The film has been screened at more than 80 festivals to date, including: Melbourne International Film Festival Short Film Competition, Sydney Film Festival, Anima Mundi, Cinémathèque québécoise, Prend ça court! (Montreal), Zagreb Film Festival, Tampere Film Festival, Annecy International Animated Film Festival (CICA), Festival Némo (Paris), Tübingen International Short Film Festival (Tübingen), Wiesbaden International Weekend of Animation (Wiesbaden), Holland Animation Film Festival, Holland Youth Film Festival, 10110 (India), Darklight Festival (Ireland), Cartoombria (Perugia), Castelli Animati (Genzano di Roma), Kraków Film Festival, IndieLisboa (Vila do Conde), Donostia Kultura (San Sebastián), Sitges Film Festival, SWAMP (Switzerland), British Animation Awards (BAA), Edinburgh International Film Festival (EIFF), Glastonbury Festival, onedotzero, Raindance Film Festival (London), Rêl Institiwt (Real Institute; Wales), Soho Shorts Film Festival, SAND, Independent Film Festival of Boston, Los Angeles Film Festival, Tallgrass Film Festival, and The World According to Shorts in 2004.

Adelaide Film Festival, Anima, Hong Kong InDPanda International Short Film Festival, Tehran International Animation Festival (Tehran), Skopje Film Festival, Norwegian Film Institute, Future Shorts (South Africa), Fantoche Film Festival (Switzerland), Draken Film Festival (Sweden), Stockholm International Film Festival, Golden Horse Film Festival, Turkey British Council (tour of Turkey), Animated Encounters (United Kingdom), Animex (University of Teesside), Cambridge Film Festival, Cinemagic, Commonwealth Film Fest (Manchester), Hertfordshire International Film Festival (HIFF), London Institute's Arts Festival, Northern Film Network (UK), Norwich Film Festival, Antelope Valley Independent Film Festival, Brooklyn In Film Fest, Milwaukee International Film Festival, Portland International Film Festival, REDCAT, Red Stick International Animation Festival (Louisiana) in 2005.

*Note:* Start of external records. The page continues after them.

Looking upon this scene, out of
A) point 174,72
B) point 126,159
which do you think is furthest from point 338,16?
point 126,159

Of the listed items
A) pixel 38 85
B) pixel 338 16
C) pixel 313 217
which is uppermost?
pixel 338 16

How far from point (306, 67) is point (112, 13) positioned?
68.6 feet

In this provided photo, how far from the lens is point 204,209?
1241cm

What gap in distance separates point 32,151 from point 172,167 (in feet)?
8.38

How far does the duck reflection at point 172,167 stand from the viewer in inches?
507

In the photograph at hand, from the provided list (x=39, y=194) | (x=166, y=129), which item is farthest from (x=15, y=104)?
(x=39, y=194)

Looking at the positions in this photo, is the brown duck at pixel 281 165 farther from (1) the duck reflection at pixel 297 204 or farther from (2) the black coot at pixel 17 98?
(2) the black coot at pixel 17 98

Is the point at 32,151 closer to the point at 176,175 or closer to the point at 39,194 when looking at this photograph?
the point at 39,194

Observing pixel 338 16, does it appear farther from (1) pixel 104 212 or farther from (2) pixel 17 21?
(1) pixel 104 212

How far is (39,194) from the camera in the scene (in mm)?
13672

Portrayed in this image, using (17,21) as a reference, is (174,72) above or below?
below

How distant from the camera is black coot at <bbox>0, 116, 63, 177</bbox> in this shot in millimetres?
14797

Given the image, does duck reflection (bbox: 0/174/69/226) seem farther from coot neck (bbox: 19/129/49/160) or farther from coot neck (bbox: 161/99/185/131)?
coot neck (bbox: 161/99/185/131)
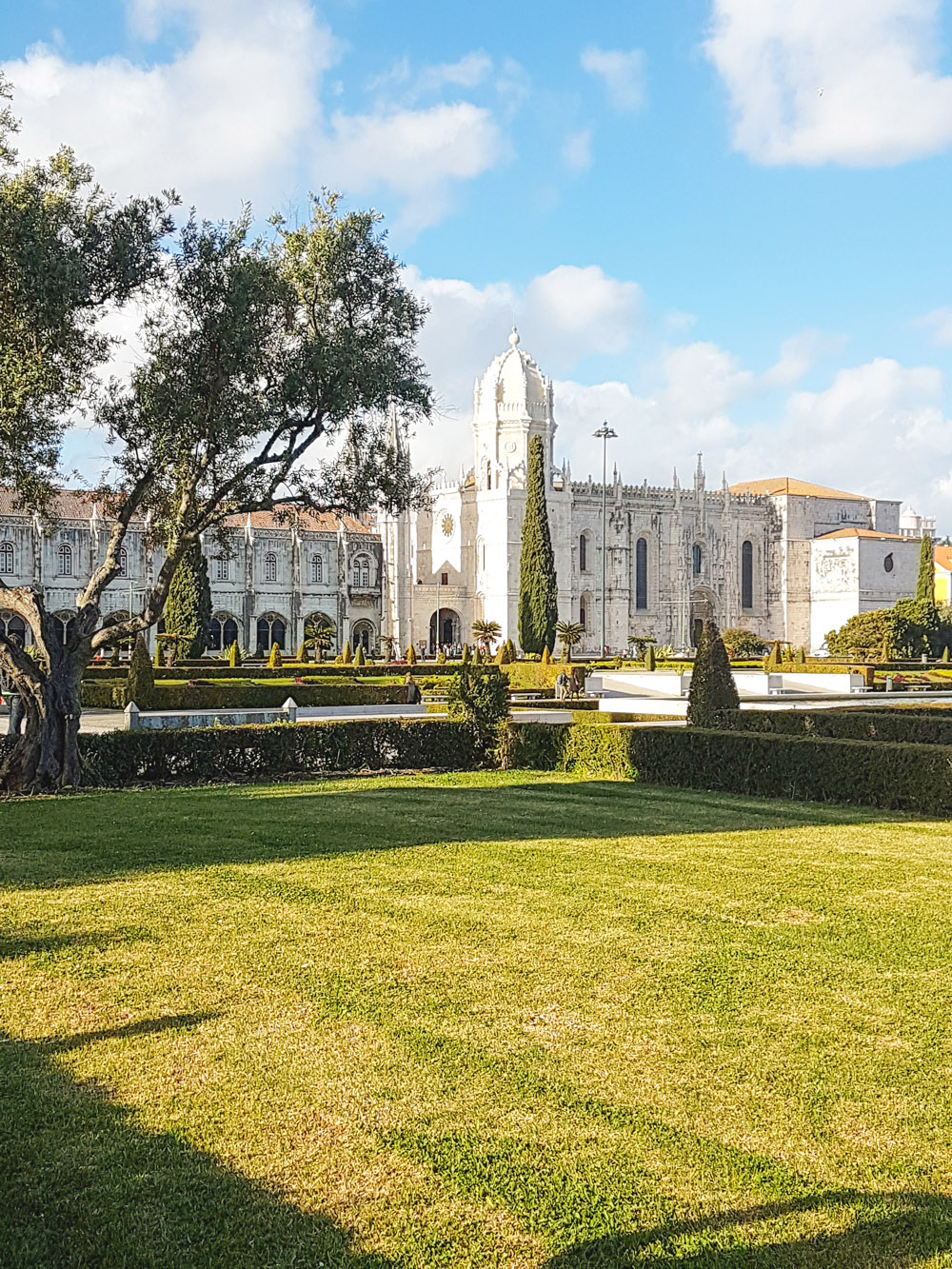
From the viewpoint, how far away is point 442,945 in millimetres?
6871

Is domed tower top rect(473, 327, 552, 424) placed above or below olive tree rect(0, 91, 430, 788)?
above

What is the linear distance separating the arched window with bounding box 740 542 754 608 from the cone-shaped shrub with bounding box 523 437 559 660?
81.3 feet

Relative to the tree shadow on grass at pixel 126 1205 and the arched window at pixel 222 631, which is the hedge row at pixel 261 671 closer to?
the arched window at pixel 222 631

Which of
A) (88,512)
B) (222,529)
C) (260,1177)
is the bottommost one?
(260,1177)

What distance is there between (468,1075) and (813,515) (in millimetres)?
78841

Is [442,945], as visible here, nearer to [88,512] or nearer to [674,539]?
[88,512]

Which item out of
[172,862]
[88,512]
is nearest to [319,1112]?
[172,862]

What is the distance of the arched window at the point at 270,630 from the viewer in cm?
6078

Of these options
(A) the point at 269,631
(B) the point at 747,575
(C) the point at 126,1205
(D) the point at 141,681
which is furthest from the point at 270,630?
(C) the point at 126,1205

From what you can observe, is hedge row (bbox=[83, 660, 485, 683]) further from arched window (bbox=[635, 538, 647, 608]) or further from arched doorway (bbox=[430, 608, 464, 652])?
arched window (bbox=[635, 538, 647, 608])

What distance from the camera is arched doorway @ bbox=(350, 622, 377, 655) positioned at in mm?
64625

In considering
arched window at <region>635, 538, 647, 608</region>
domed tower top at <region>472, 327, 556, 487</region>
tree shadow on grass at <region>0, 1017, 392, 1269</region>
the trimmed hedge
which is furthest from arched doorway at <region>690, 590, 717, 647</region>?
tree shadow on grass at <region>0, 1017, 392, 1269</region>

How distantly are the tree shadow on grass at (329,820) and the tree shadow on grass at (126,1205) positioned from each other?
14.8 ft

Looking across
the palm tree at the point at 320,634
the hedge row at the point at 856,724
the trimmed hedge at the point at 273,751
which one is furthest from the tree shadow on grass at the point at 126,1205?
the palm tree at the point at 320,634
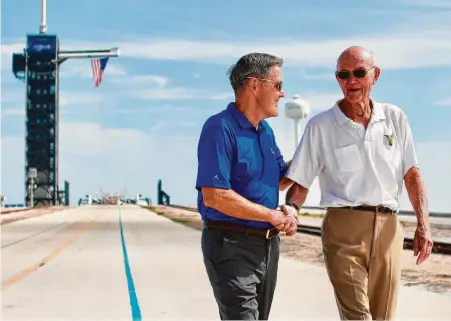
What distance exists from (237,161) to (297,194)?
23.6 inches

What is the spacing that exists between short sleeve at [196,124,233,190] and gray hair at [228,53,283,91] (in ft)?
1.20

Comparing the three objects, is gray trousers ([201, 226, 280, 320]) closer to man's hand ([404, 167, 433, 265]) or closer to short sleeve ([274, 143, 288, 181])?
short sleeve ([274, 143, 288, 181])

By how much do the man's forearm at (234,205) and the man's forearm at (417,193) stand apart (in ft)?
3.53

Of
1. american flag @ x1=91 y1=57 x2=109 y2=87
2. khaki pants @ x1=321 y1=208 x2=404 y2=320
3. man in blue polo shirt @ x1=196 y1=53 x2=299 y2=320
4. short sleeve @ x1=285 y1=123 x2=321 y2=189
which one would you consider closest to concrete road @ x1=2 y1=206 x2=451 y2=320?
khaki pants @ x1=321 y1=208 x2=404 y2=320

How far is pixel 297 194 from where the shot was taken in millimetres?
5293

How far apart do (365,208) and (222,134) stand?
106 cm

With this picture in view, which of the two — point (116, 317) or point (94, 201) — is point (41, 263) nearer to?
point (116, 317)

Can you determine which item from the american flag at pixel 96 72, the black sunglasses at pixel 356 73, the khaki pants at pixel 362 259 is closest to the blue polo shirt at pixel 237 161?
the khaki pants at pixel 362 259

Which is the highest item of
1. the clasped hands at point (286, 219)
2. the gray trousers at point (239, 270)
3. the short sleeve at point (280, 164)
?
the short sleeve at point (280, 164)

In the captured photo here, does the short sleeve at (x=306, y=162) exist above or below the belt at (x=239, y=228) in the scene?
above

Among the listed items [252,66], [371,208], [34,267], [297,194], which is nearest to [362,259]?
[371,208]

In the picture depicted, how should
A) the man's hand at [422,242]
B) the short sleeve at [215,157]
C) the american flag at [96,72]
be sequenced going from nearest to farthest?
the short sleeve at [215,157], the man's hand at [422,242], the american flag at [96,72]

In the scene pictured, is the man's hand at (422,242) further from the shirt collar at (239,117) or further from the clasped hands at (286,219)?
the shirt collar at (239,117)

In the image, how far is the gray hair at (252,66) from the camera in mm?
4996
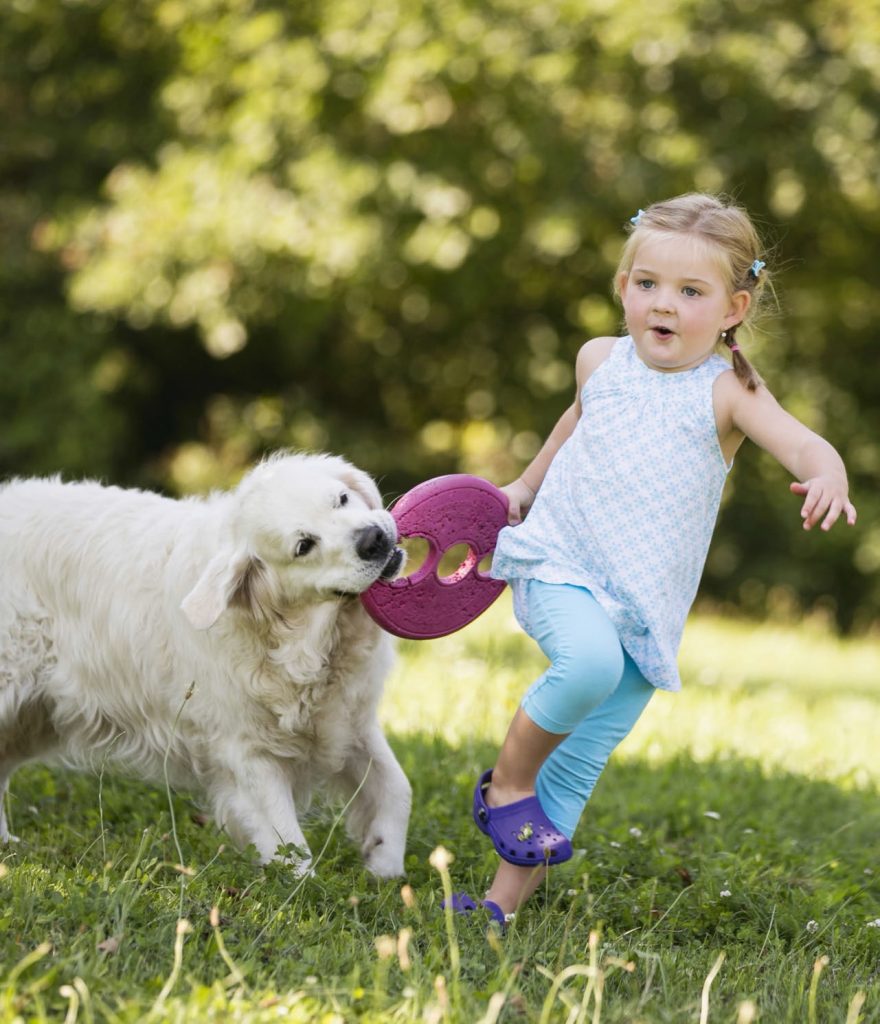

Singapore RestFest, Bucharest Festival, Short bl Movifest (Russia), Kyiv IFF Molodist Festival, Animacor (Spain), Flip Animation Festival (UK), and Milwaukee International Film Festival in 2006. Ankara Uluslararasi Film Festivali (International Film Festival), Taiwan International Animation Festival, and CineGuernsey (Guernsey) in 2007. Berlin International Film Festival, Lucca Animation, Brussels Short Film Festival, Rooftop Films, Fresh Film Festival in 2008.